Going back to the first lesson, that the validation/self-actualization/meaning we are blindly looking for in our twenties can only be found through self-discovery, not another person. I came to this conclusion after the dissolution of Adam and Hannah’s love story. I was always pro-Adam + Hannah (mostly because I love you, Adam Driver). The old seasons allowed me to reminisce and pretend like the Jessa situation never happened. Then in the final season’s episode, “What Will We Do This Time About Adam?” he realizes he and Hannah might have unfinished business, like the beautiful romantic he is. He basically tells Jessa, “sorry, not sorry, history trumps whatever this was and I have to see if I can get back together with Hannah.” And I’m just in my bed like?!@#$#$, all my dreams are coming true. Adam finds Hannah and tells her he wants to raise her baby with her. Then they just have this perfect day together as if their love was never interrupted.

But at the end of the episode in a diner, they have an unspoken agreement that this, the two of them as a couple, will never work again. Being the hopeless optimist I am, my initial response was confusion. I believe the AV Club blog explains why the writers decided to end A+H this way, “If Girls is about maturation, an ending that dutifully slapped Hannah and Adam back together would have undercut any of Hannah’s efforts to grow up.” Self-discovery is reserved for your twenties, it is a solo trip and cannot be found through someone else no matter how hard we try.  We ask the most impossible task from our partner in young love, to answer the question “who am I? ” for us. Our youthful mistake is thinking we can find ourselves in others and in intimate relationships. What I have found from my own personal crash-and-burns is that my attempts to hold on to young love was more about me wanting to be the person I was in that relationship. I’d give anything, even enter back into a toxic relationship, just to be that young, happy, stupid-in-love person I was just a few months prior. What I know now is that you cannot go back and find that happy version of yourself, life doesn’t allow it. You have to move forward and find a new version of a happy you. It’s harder, but doable. 

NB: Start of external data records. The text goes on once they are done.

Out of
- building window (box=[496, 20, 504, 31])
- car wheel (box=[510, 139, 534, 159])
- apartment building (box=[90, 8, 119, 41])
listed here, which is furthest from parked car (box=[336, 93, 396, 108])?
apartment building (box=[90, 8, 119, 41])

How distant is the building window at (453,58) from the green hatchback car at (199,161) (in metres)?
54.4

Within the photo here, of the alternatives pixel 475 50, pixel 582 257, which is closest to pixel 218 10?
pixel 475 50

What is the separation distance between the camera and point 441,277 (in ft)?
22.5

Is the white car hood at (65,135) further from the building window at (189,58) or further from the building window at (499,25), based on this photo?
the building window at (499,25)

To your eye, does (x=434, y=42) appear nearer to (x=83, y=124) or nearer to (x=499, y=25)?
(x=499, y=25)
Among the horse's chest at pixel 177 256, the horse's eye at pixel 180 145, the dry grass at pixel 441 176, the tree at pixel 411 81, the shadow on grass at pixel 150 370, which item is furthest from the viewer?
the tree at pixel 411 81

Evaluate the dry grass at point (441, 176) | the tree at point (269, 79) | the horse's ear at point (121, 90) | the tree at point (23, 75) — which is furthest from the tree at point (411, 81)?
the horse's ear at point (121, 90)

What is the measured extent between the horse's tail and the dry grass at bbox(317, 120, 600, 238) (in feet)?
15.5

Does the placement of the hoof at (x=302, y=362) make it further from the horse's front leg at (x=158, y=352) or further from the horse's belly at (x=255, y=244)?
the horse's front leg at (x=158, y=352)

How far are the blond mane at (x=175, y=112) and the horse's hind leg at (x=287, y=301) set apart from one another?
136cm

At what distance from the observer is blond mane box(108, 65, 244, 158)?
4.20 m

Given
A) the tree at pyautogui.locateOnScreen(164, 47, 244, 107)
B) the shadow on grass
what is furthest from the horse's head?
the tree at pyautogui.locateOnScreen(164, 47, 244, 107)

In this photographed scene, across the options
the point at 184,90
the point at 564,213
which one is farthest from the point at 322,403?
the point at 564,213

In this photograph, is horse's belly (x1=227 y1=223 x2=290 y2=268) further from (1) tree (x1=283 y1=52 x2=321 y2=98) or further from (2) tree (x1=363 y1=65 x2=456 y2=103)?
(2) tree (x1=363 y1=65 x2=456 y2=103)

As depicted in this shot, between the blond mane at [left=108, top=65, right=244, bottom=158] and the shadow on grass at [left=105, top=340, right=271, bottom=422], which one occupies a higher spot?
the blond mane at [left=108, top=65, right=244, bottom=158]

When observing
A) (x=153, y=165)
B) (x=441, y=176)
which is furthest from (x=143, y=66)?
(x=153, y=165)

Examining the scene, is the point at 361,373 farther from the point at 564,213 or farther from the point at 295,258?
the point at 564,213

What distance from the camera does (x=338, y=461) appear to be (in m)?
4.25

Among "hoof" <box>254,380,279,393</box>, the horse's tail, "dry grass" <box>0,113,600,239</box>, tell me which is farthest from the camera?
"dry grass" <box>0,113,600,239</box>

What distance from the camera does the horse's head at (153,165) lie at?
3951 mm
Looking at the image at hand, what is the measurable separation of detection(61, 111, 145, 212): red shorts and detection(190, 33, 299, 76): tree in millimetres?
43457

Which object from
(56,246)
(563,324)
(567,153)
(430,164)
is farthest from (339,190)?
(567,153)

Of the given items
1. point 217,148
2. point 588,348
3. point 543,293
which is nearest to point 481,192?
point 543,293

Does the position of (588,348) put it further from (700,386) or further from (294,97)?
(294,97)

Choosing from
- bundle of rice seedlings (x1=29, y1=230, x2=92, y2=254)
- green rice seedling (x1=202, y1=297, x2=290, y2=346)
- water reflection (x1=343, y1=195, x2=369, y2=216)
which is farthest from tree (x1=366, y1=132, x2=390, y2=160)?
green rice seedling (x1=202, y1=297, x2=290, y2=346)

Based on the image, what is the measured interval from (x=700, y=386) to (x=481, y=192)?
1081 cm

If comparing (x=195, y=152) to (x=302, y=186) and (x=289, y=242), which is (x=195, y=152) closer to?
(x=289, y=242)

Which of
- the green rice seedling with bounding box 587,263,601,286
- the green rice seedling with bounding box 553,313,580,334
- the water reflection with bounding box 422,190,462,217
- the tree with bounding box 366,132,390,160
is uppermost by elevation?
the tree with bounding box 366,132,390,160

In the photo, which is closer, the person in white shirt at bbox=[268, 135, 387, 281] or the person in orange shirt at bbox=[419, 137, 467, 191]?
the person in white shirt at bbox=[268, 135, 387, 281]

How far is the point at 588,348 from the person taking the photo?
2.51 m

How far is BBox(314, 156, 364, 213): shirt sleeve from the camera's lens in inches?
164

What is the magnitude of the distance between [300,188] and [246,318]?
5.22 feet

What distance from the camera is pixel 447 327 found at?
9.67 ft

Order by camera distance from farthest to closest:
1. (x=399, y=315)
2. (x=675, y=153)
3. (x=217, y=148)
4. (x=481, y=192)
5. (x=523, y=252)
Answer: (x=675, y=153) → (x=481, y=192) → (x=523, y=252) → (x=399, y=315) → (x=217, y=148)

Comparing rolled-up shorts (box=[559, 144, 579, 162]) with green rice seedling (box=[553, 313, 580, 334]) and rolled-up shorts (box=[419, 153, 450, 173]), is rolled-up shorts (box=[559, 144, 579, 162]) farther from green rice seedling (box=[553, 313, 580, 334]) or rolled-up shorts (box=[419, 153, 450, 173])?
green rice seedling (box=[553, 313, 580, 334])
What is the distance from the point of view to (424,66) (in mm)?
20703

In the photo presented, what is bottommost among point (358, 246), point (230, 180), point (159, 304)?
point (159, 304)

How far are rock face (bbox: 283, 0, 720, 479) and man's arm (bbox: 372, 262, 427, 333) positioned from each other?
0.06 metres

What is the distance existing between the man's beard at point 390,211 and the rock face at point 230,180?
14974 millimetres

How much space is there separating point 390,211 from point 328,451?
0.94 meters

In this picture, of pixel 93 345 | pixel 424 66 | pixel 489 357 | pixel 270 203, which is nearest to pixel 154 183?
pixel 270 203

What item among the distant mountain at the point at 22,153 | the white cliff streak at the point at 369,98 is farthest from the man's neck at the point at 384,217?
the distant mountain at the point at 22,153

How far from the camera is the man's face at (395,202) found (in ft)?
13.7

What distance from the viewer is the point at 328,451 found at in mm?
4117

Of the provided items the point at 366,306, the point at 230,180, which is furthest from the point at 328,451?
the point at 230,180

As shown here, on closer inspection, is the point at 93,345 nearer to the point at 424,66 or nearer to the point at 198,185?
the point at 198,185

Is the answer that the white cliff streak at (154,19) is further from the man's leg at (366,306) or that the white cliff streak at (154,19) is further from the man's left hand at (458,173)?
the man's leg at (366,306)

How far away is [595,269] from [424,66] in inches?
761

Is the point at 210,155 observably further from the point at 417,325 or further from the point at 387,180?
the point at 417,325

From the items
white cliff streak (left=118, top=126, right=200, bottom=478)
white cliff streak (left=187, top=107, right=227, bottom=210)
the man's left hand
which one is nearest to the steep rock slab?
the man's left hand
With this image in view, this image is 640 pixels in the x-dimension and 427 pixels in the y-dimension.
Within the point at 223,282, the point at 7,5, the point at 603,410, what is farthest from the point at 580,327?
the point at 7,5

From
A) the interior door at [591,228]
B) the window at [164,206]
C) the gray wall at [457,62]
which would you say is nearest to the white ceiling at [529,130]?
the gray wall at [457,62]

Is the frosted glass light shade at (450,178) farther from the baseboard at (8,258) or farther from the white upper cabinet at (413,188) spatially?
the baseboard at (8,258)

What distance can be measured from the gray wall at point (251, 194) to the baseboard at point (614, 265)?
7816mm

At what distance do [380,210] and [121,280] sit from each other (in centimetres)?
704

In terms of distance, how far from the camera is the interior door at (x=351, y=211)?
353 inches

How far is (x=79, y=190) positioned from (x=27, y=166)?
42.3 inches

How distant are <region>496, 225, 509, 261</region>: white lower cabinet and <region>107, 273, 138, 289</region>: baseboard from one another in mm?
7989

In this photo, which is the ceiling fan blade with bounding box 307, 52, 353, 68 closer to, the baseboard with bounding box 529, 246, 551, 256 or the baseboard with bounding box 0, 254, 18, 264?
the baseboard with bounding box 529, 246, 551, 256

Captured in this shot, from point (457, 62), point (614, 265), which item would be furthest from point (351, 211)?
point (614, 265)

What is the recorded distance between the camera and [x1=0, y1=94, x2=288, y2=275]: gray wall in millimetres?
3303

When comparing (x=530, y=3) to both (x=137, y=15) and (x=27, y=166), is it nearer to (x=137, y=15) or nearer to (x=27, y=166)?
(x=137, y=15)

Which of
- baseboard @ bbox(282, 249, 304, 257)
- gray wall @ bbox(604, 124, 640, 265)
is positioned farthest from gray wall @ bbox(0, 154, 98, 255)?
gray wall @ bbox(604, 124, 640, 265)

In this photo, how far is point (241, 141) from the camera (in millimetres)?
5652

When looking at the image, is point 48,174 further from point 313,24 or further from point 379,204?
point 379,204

The second life lesson I learned from Girls: “Lust fades, but friendship doesn’t, if you nurture it.” In the opening scene, the very pregnant Hannah emerges on a college campus and feels compelled to urge these three friends laughing in the grass this advice. I came to this realization slightly earlier in my life, but Lena Dunham helped me put my thoughts into words, like always. I came to this realization when my best friend from high school and I both found ourselves in the exact same position: we had both ended relationships with our first loves. I remember this moment clearly, we were sitting in her car next to some view, emotional af, and she turned to me and said, “I just thought I was gonna spend the rest of my life with him. I thought he was my life partner.” My response to her surprised me too, “Maybe you’re my life partner and I’m yours. Maybe we were wrong on the definition of who are life partners are.” The more I thought about this, the more I felt it to be true, as if I cracked a social code. The U.S. divorce rate only continues to increase. And in the majority of marriages that actually do last, the lust/ real love is gone and what remains is the friendship, if that. That is why our lady friendships are so important and deserve the same energy/attention as we give to our f**k boys that most likely will be temporary. *Think about it* Lady friendships matter and we should all work harder in building more by respect for every woman who sweeps by you. Not just on National Women’s Day, but every day. It’s 2017. It is petty to throw hate at other ladies for no reason. We shouldn’t only be nice to the ladies we know. We should smile more at each other, if you like another lady’s outfit (even if you don’t know her) tell her, hold the door open for others, etc. Do not downplay the power of individual acts because if you have ever stood in line for the bathroom @ Taylor’s, then you know the numbers are there to make a potential difference.